• [Your goal]:
Answer these questions using the Rappelz login thread below:
(a) Which server did the first poster go onto?
(b) What does the reply from pharoah say to try first?
(c) What text appears in the little window that Yazonite describes?

• [Document excerpt]:
# Rappelz - Can't log on



## blobby_427 (Aug 22, 2007)

Hi there, i play the Rappelz Epic IV client. I made an account on the Gpotato site which will also become your Rappelz login details. I played Rappelz and i went onto the Salamander server, i only played this on one night which was Tuesday night(before 9pm AU Time). There is maintenance after 9PM (USA time) so i logged off anyway just in case. Then i came to it tonight and found that it would not log me on. My login details are working for the Gpotato/Rappelz site so in theory it should work. This is exactly what happened:

I click on launcher.exe and the launcher screen comes up, it then downloaded an update (presumably from the maintenance) and all seemed fine. Then i click on the "Game Start" icon and go to the logon screen after the two little cinematics. Then as usual i typed in my login details and nothing happened. I double checked everything, my password and my username, and nothing worked. So i made sure that my firewall allowed all programs/ports and it still did not work. So then i went back to basics by just restarting my computer completely, still no response from the logon screen so i checked the forums/services etc and millions of people reported with this problem but no one from Rappelz is responding to them (or me to that matter). So basically i cant get any further than the logon screen even though my login details are correct. I can only think it may have something to do with the update received but no Rappelz member has stated that so i believe that there is more to it than just that, because people have been playing this game for years and not had many problems. If you need my system specs here they are:

Intel(R) Celeron(R) M CPU
420 @ 1.60GHz
1.60GHz, 1.24GB of RAM

If you can do anything about this it would be greatly appreciated and i fully understand that it has more to do with the Rappelz staff.


----------



## pharoah (Aug 28, 2006)

if there is that many people with the same problem.id say it is something to do with that update,and the no response from the official people.that kinda confirms it.it may just be a waiting game untill the next update.however there are things you can try.first of all try reinstalling the game.


----------



## triptoy2002 (Jan 18, 2008)

im having the same problem, i just get a very quiet noise when i click login, but i cant get in. i have 2 gpot accounts, and cant get in on either.  i also read a thread where sombody had this problem weeks ago, and they were given the run around by the rappelz staff until, finally they responded saying he would need to start a new account. he said he reinstalled and everything. bummer. i dont want to start over:sigh:


----------



## Yazonite (Jul 16, 2008)

I have similar problem, although after typing in my login and password, game crashes with a little window including this text message: " Cannot connect to the patch server". Anyone has any idea what that is about?
Looking forward to quick reply.


----------

• [Exercise data]:
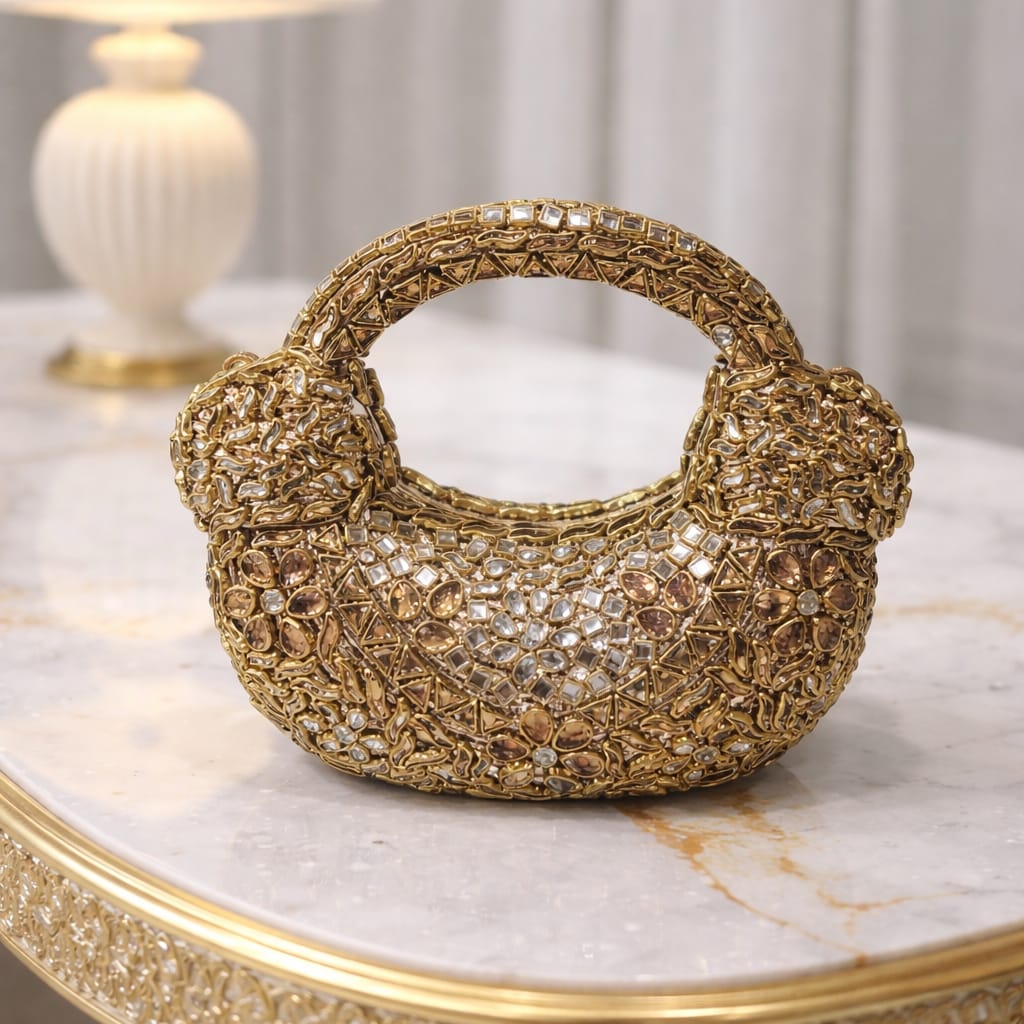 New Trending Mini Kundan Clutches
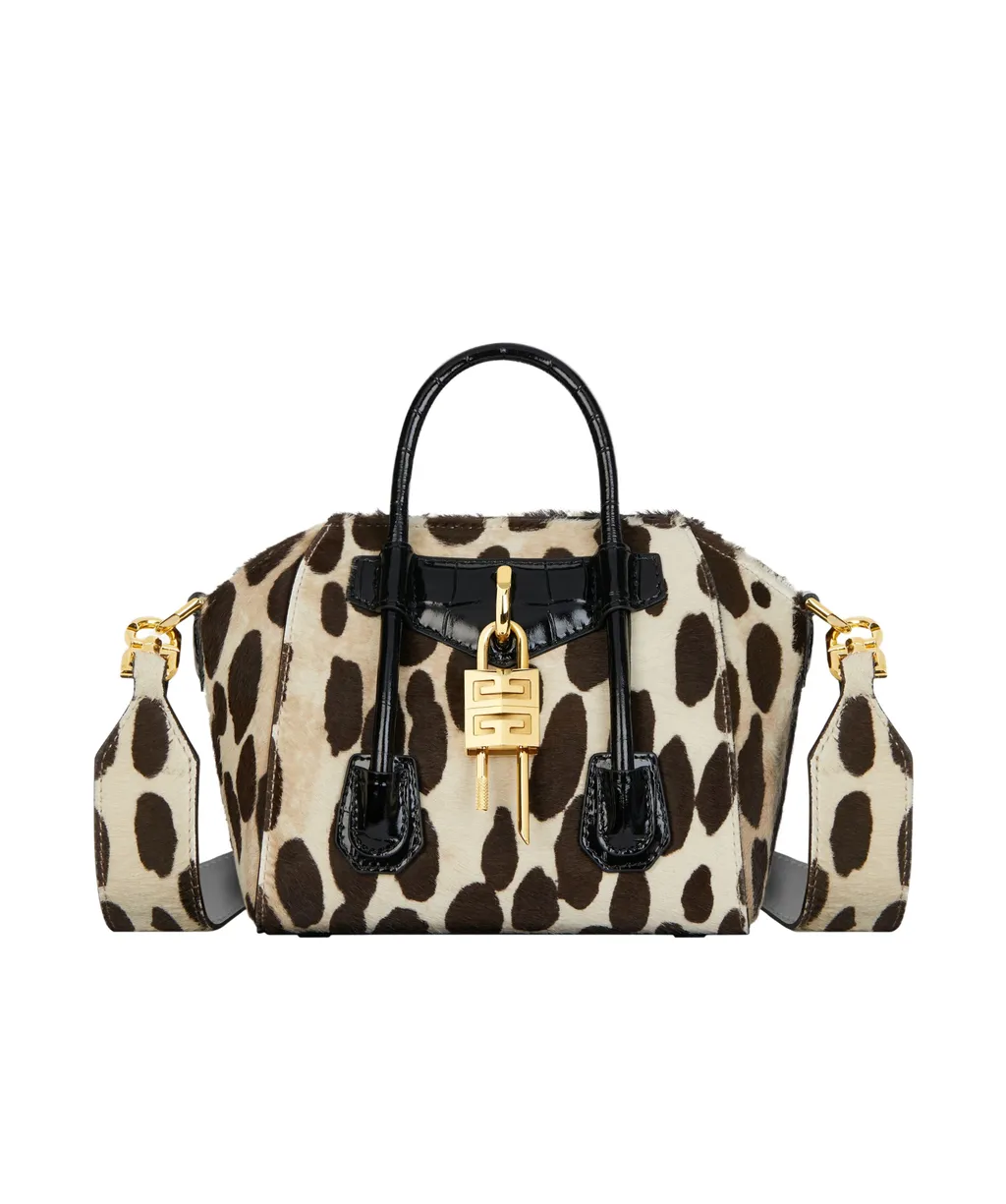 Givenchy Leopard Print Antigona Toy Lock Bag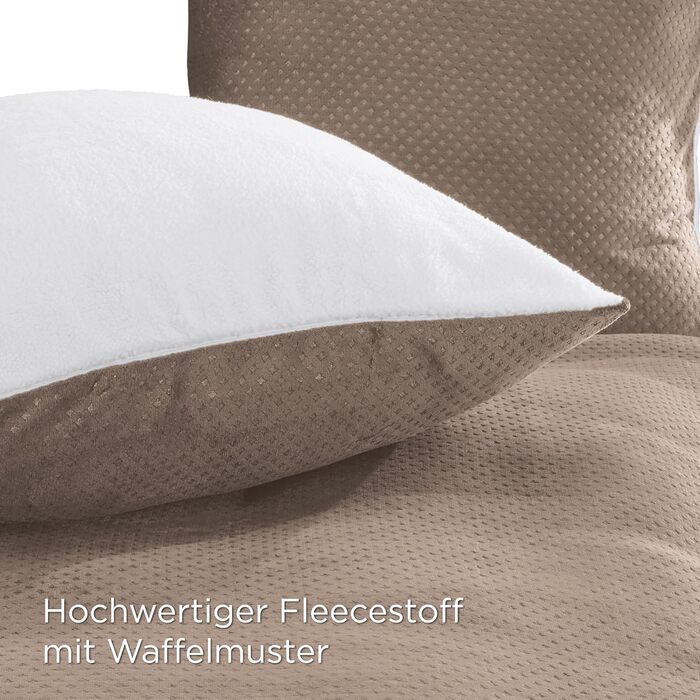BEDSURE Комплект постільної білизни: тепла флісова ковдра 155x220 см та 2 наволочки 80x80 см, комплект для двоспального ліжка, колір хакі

• [Exercise response]:
(a) The Salamander server.
(b) Reinstalling the game.
(c) "Cannot connect to the patch server"